3 Ways to Make Sure You Get All the Sleep Your Brain Needs to Stay Healthy

It seems like insomnia is a modern epidemic. Whether you deal with insomnia or you are chronically sleep-deprived, it’s likely that poor sleep is affecting your performance.

Sleep deprivation feels terrible. You will have noticed that if you’ve had a bad night’s sleep, you feel sluggish, heavy, and slow, as though you’re trying to walk through syrup. You’re clumsy and confused, you drop things, and nothing seems to go right.

As well as making you feel bad, a chronic lack of sleep can have physical effects on your brain.  Sleep deprivation impairs your ability to process and store memories and can even increase your risk of Alzheimer’s disease. Two proteins associated with Alzheimer's, beta amyloid, and the tau protein, increase with chronic poor sleep. There is some evidence in laboratory tests on mice that sleep helps to clear these proteins from the brain. 

The good news is that there are things you can do to improve your sleep health to keep your brain in tip-top shape.

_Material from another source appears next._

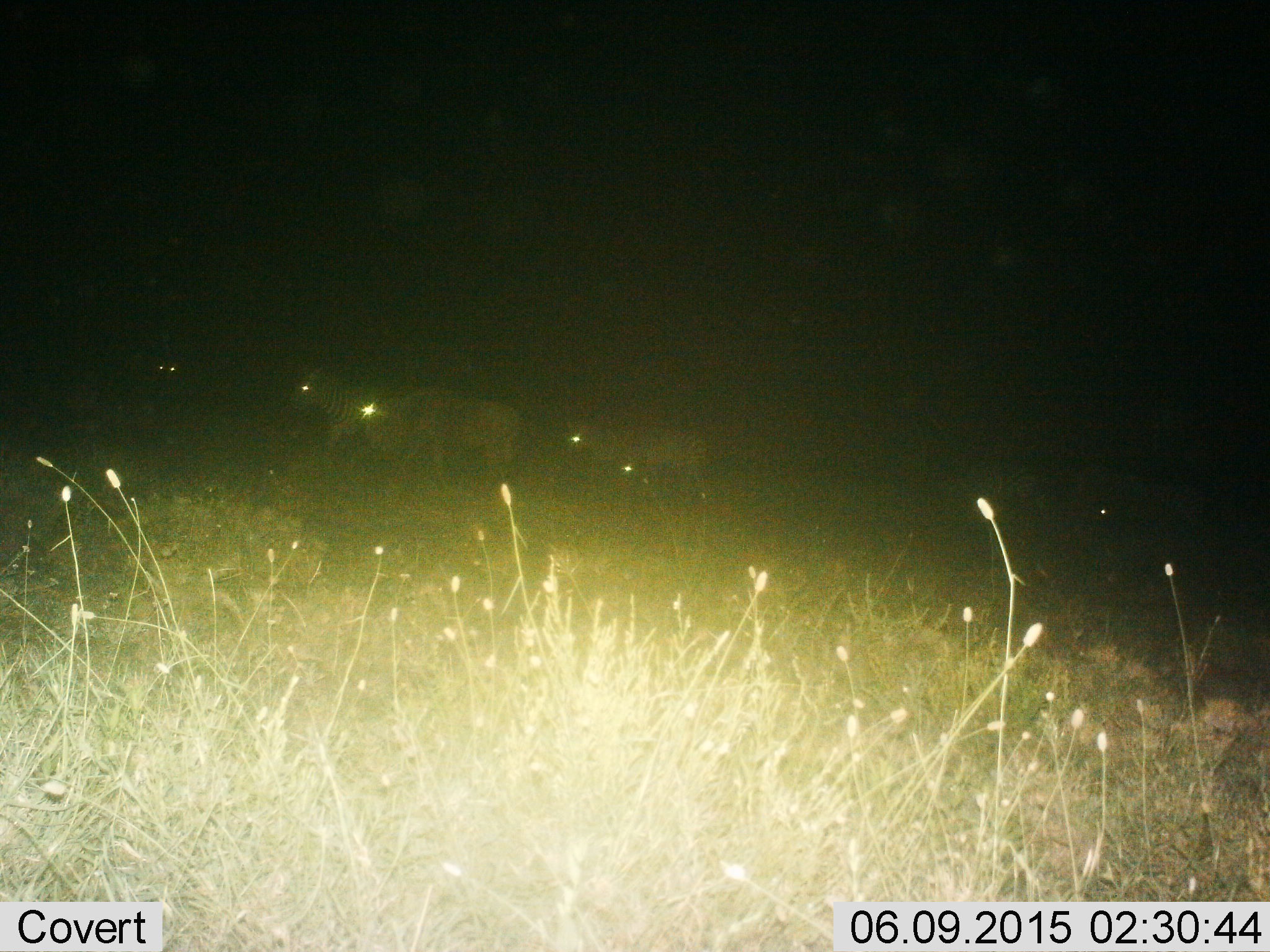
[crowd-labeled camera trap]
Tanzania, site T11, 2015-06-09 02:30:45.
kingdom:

1. Find Out Your Own Best Sleep Levels

Everyone has their own individual sleep needs. Famously, British politicians Winston Churchill and Margaret Thatcher needed very little sleep, but only getting four or five hours a night is not recommended for most people. Whether you need seven hours or ten, find out what is enough sleep for you. 

Enough sleep means waking up without needing an alarm, feeling rested and energetic, and not needing coffee to get you through the day. 

2. Improve your Sleep Hygiene

Studies have shown that the hour or two before bedtime has a powerful effect on the quality of your sleep. Schedule in some proper downtime, and stop using blue light-emitting devices like smartphones, computers, tablets, and television an hour or so before you plan to go to bed. Read a book, take a relaxing bath, or listen to calming music—or all three—instead. 

3. Don’t Lie There Trying to Sleep

If you can’t sleep after ten minutes, get out of bed and do something else. Lying in bed, getting stressed because you can’t sleep is a recipe for poor sleep and insomnia. You’re also likely to start brooding, mulling over problems or running over the events of the day. 

Get up do something relaxing like reading or meditating until you feel sleepy. It’s okay to do this more than once, even multiple times. You’re trying to train your brain to think of bed as a sleeping place, not a thinking place. 

Improving your sleep will help you to feel calmer, be more productive, and may lower your risk of Alzheimer’s later in life.